SOMA: Unifying Parametric Human Body Models

Abstract

Parametric human body models are foundational to human reconstruction, animation, and simulation, yet they remain mutually incompatible: SMPL, SMPL-X, MHR, Anny, and related models each diverge in mesh topology, skeletal structure, shape parameterization, and unit convention, making it impractical to exploit their complementary strengths within a single pipeline. We present SOMA, a unified body layer that bridges these heterogeneous representations through three abstraction layers. Mesh topology abstraction maps any source model's identity to a shared canonical mesh in constant time per vertex. Skeletal abstraction recovers a full set of identity-adapted joint transforms from any body shape, whether in rest pose or an arbitrary posed configuration, in a single closed-form pass, with no iterative optimization or per-model training. Pose abstraction inverts the skinning pipeline to recover unified skeleton rotations directly from posed vertices of any supported model, enabling heterogeneous motion datasets to be consumed without custom retargeting. Together, these layers reduce the $O(M^2)$ per-pair adapter problem to $O(M)$ single-backend connectors, letting practitioners freely mix identity sources and pose data at inference time. The entire pipeline is fully differentiable end-to-end and GPU-accelerated via NVIDIA-Warp.

Figures (11)

• Figure 1: SOMA unifies five heterogeneous parametric body models (SOMA-Shape, MHR, SMPL-X, Anny, and GarmentMeasurements) under a single animation pipeline. (a) Unified Skeleton: despite originating from entirely different identity spaces, joint hierarchies, and mesh resolutions, all five models are driven by the same SOMA skeleton in an identical pose, with no model-specific retargeting. (b) Unified Pose Correctives: a single MLP correctives model trained once on the shared SOMA topology produces anatomically plausible pose-dependent deformations for all backends, mitigating standard LBS artifacts without per-model corrective learning. (c) Unified Mesh Topology: all identity models share the same mesh structure, enabling skinning weights, deformation priors, and correctives to transfer seamlessly across backends.
• Figure 2: Overview of SOMA. SOMA decouples body identity from pose through three sequential layers.
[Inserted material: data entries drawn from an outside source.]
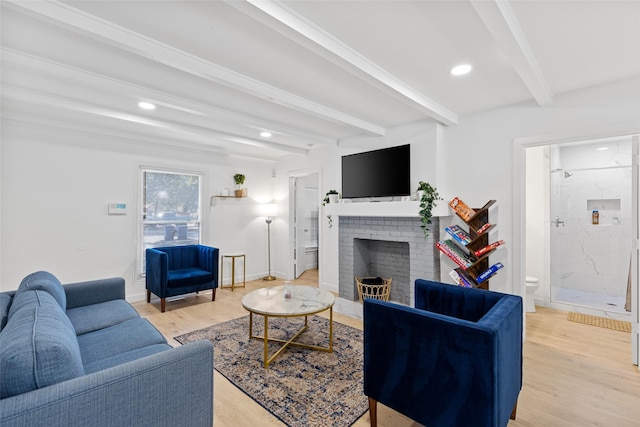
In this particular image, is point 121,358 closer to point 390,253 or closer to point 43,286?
point 43,286

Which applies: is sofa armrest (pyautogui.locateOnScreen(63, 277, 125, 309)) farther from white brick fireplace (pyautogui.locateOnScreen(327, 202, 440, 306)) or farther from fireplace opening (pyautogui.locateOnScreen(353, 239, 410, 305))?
fireplace opening (pyautogui.locateOnScreen(353, 239, 410, 305))

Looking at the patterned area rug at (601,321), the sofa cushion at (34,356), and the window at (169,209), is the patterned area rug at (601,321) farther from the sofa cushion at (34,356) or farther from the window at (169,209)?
the window at (169,209)

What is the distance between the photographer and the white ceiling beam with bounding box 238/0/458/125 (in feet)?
5.36

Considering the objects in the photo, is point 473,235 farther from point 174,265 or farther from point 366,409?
point 174,265

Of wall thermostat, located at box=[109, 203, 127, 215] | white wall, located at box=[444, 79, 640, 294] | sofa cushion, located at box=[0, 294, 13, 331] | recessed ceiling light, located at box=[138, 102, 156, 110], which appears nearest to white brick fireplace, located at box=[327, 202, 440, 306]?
white wall, located at box=[444, 79, 640, 294]

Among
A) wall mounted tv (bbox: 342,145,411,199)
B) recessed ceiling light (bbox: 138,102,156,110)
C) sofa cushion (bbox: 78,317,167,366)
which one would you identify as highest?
recessed ceiling light (bbox: 138,102,156,110)

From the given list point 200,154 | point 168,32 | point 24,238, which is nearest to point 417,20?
point 168,32

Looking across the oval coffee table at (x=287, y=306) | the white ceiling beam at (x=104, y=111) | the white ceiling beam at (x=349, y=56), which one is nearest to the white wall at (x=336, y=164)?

Identity Model Provider (left): any supported backend (SOMA-shape, Anny, MHR, SMPL/SMPL-X, or GarmentMeasurements) maps its own shape parameters $\beta_s$ to a rest-shape mesh in its native topology. Bridging Layer (middle): two abstraction steps canonicalize the source identity into a unified representation. Mesh Topology Abstraction transfers the rest shape to the shared SOMA topology via pre-computed barycentric coordinates; Skeletal Abstraction then fits the shared $J{=}77$-joint SOMA rig to the transferred rest shape in a single closed-form pass, with no iterative optimization or per-identity training. Animation Layer (right): all identity models are animated through the shared SOMA skeleton using $\theta_{\text{SOMA}}$ joint rotations. When motion data arrives in another model's convention, i.e.$\theta_\mathrm{x} \in \{\theta_{\text{MHR}}, \theta_{\text{SMPL}}, \ldots\}$, Pose Abstraction converts it to $\theta_{\text{SOMA}}$ by analytically inverting the LBS pipeline; this step is bypassed when pose is already in the SOMA convention. A shared MLP Pose Correctives model then predicts pose-dependent vertex displacements to correct LBS artifacts, and Linear Blend Skinning produces the final posed mesh. The entire pipeline is fully differentiable end-to-end.
• Figure 3: Training data for the SOMA-Shape PCA model. (a) A subset of the 9,326 SizeUSA body scans registered to the SOMA topology, exhibiting a wide range of body weights and proportions. (b) A subset of the 303 Triplegangers scans, registered to the same topology. All meshes are reposed to a canonical A-pose before PCA fitting, and mirror-augmented across the sagittal plane to enforce bilateral symmetry.
• Figure 4: Mesh topology abstraction. Top: native mesh topologies of each identity model. Bottom: the same identities mapped to the shared SOMA topology via 3D barycentric interpolation. This common mesh serves as the pivot for all cross-model operations---skeleton fitting, pose transfer, correctives, and shape-space comparison all operate on a single canonical topology regardless of the source model.
• Figure 5: Skeleton fitting on posed SAM 3D Body identities. Eight MHR identities in diverse poses with the SOMA skeleton fitted via SkeletonTransfer (\ref{['sec:skeleton']}). Unlike joint regressors that assume a rest pose, our method generalizes to arbitrary posed shapes: joint positions are regressed via RBF interpolation, and joint rotations are recovered by Procrustes alignment, both in a single analytical forward pass with no iterative optimization.